Point cloud classification is one of the core tasks in the field of computer vision and plays a vital role in various fields, such as urban information modeling, 3D map creation, and automatic driving.

For irregular point cloud data, PointNet [1] pioneered point-based deep neural network technology using a point-wise Multi-Layer Perceptron(MLP) and symmetric function. Subsequently, PointNet++ [2] introduced local SetAbstraction to realize local information aggregation. The development of these techniques has inspired subsequent research, and many excellent studies have developed novel and complex local aggregation modules to enhance the local information representation ability of point clouds. However, these methods mostly establish the relationship between neighborhood points and the center point to form an implicit or explicit local geometric description, thereby enhancing the aggregation and representation capabilities of the local point cloud. We believe that strengthening the correlation between neighborhood points, rather than just the correlation between neighborhood points and the center point, will be more helpful for the local feature extraction of point clouds, which will bring beneficial effects to downstream tasks.
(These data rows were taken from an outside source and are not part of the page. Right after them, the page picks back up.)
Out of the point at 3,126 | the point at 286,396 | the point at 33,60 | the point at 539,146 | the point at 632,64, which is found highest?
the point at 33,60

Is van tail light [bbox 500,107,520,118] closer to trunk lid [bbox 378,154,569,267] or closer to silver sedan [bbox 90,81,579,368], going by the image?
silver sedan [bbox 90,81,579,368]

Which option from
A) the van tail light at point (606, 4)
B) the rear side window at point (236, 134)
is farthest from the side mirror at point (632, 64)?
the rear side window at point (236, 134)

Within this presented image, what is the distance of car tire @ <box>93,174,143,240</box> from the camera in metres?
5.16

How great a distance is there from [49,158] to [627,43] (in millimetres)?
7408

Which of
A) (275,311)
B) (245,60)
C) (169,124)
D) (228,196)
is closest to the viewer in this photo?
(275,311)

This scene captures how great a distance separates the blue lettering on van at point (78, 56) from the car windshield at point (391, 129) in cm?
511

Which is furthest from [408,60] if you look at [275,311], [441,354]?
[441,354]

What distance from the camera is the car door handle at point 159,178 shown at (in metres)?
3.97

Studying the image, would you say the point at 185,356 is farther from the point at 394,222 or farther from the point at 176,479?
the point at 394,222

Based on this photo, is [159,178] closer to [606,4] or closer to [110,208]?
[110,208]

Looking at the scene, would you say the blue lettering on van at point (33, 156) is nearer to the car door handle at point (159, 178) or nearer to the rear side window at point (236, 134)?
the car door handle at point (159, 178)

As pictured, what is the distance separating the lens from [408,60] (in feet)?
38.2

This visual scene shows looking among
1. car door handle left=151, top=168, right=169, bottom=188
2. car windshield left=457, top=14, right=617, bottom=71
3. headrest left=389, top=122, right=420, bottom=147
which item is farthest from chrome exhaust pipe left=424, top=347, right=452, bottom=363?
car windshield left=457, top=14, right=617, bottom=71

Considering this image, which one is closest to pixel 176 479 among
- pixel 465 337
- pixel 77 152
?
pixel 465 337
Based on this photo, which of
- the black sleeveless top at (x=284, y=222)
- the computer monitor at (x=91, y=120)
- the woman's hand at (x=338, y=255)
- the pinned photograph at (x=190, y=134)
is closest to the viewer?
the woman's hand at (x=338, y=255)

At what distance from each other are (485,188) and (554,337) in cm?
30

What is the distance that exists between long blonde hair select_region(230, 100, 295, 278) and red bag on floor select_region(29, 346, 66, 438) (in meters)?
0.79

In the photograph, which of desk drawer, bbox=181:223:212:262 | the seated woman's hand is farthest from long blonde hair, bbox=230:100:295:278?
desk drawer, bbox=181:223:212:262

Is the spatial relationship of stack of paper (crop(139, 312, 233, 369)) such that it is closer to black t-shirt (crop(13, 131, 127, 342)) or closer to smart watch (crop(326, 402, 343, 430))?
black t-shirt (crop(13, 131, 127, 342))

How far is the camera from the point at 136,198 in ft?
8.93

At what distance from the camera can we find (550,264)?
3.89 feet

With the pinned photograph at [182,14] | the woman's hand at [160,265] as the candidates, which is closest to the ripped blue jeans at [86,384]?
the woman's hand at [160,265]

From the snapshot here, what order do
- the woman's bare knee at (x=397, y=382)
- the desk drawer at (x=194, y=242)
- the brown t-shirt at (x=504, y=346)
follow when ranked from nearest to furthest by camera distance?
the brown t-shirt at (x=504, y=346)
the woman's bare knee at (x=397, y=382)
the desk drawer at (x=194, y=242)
In this paper, we propose a plug-and-play Local Auxiliary Block called the Point Cloud Local Auxiliary Block (PLAB), which focuses on enhancing the correlation between neighboring points to improve the local feature representation capabilities of point clouds. Inspired by the extraction methods of image texture features, particularly the Local Binary Pattern (LBP) [3], this method emphasizes the subtle structural differences between different regions in an image and is mainly used to describe the surface properties of an image or image region, such as the thickness and density of the texture, which aid in image discrimination. Inspired by this, we sought to use neural networks to identify potential “texture features” in point clouds to improve the expression of local features. Mimicking LBP, we propose a local feature aggregation module, which uses relationship mapping between neighboring points relative to the central point to obtain sufficient neighborhood feature information by feature aggregation instead of using an encoding process. To improve the sensitivity of neighborhood points, we transform the Cartesian coordinate system into a spherical coordinate system as a supplementary feature, and we use the spherical coordinates to sort the adjacent points clarifying the point–pair relationships. For more consistent order independence, we employ a symmetric function to aggregate the information of neighboring points.

Furthermore, we note that the over-subdivision of the PLAB structure may introduce additional noise. To address this problem, we propose a novel local and global fusion pure Transformer Layer called the Dual-Attention Layer (DAL) as our backbone network. It is well known that both local and global features play important roles in point cloud tasks. Global features can capture the shape and structural information of the point cloud, while local features provide set and detail information. Recently, various model have emerged for point cloud classification. The Transformer has received extensive attention owing to its strong long-range dependence modeling ability, and many outstanding works have emerged from it. For example, the local attention mechanism of Point Transformer [4] and global attention mechanism of Point Cloud Transformer [5] have inspired related research. Other 3D Transformer-related variants have also been successfully explored in terms of speed, accuracy, and efficiency; however, few pure Transformer models are based on both local and global information. In our Transformer module, offset-attention is used as the global Transformer module, and the calculated global attention scores is introduced into the local attention module with high attention position indices, forming the DAL.

We propose a complementary module for local neighborhoods and a pure Transformer layer model designed for local and global modeling in point cloud classification tasks.

Our main contributions are as follows:

·A novel local aggregation module, PLAB, is proposed, which can improve all types of point cloud networks with local aggregation properties to different degrees.

·The PLAB module is plug-and-play. Without changing the original network structure, it can be inserted directly into the model to improve its effectiveness.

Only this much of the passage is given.